Opinión

Odio

Nadie cuestiona que la democracia es el mejor sistema de gobierno, incluso matizando las distintas variedades que existen. Aceptada esta premisa, y pese a la aversión que muchas personas muestran, si hay un agente esencial en una democracia son los partidos políticos ya que, si bien por un lado canalizan la expresión de la ciudadanía, por el otro, lejos de lo que alguno ingenuamente crea, ahorran sumas astronómicas al erario. Convocar unas elecciones y desarrollar una campaña sin la concurrencia de los partidos políticos sería, a efectos prácticos, económicamente inasumible para el Estado.

La pregunta lógica que se suscita entonces radica en conocer el origen de tal aversión, siendo la respuesta simple. Los partidos entraron en crisis a nivel mundial a partir de los años 90 del pasado siglo, en gran medida como consecuencia de una retroalimentación entre políticos y medios de comunicación, al lanzarse los libre designados una carrera disparatada por capitalizar el voto.

Esta es la causa del desgaste y la perdida de confianza de la ciudadanía, dando como consecuencia parlamentos multicolor y países ingobernables, al carecer los ejecutivos de mayoría suficiente para afrontar una legislatura sin desvanecerse en el intento, o prevalecer al precio de concesiones inasumibles a sus socios de coalición.

A la evidente falta de estadistas, se suma la ausencia de líderes plausibles, ya que el carisma no es un atributo que se venda en un bazar chino sino una cualidad innata en algunas personas que, lejos de decidir que sean los demás quienes lo secunden, son los otros quines lo siguen. Por antonomasia, esto establece la clara diferencia de personajes como Pedro Sánchez, no mucho más que un simple jefe del cotarro; Pablo Iglesias, quien desde su hipotético retiro insiste en ser el patrón de la fábrica, o Gonzalo Caballero, una entelequia cuya posición se presume más por su ascendencia de una dinastía ecuestre que a sus discutibles capacidades -pese a su autocomplacencia, responsable del naufragio del PSdeG-, a no ser que busque repetir como su tío, cuando cese, para acabar siendo regidor olívico tras su descalabro como aspirante a presidir la Xunta.
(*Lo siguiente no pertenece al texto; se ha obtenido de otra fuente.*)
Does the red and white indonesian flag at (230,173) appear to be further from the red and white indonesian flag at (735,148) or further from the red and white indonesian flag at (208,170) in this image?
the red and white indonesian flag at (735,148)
La estrategia seguida por candidatos y partidos a partir de este rechazo de la sociedad ha consistido en una de las más peligrosas y reprobables: el uso espurio del poder y de los medios, politizando la violencia, para provocar un enfrentamiento social que alimenta una brecha cada vez más acusada.

Lejos de entonar un mea culpa por sus errores -de los que nadie está libre-, y arrimar el hombro para conseguir acuerdos que beneficien al país de manera global, han apostado por un cruce permanente de acusaciones, en una maniobra de acoso y derribo del rival, que apenas persiguen satisfacer sus propias ambiciones de poder. Una consecuencia inevitable, y que cada vez más se ve a pie de calle donde la gente evita pronunciarse por miedo a ser atacado, se hace visible en las redes sociales, donde la amenaza es continua, traduciéndose a la postre en todo tipo de agresiones.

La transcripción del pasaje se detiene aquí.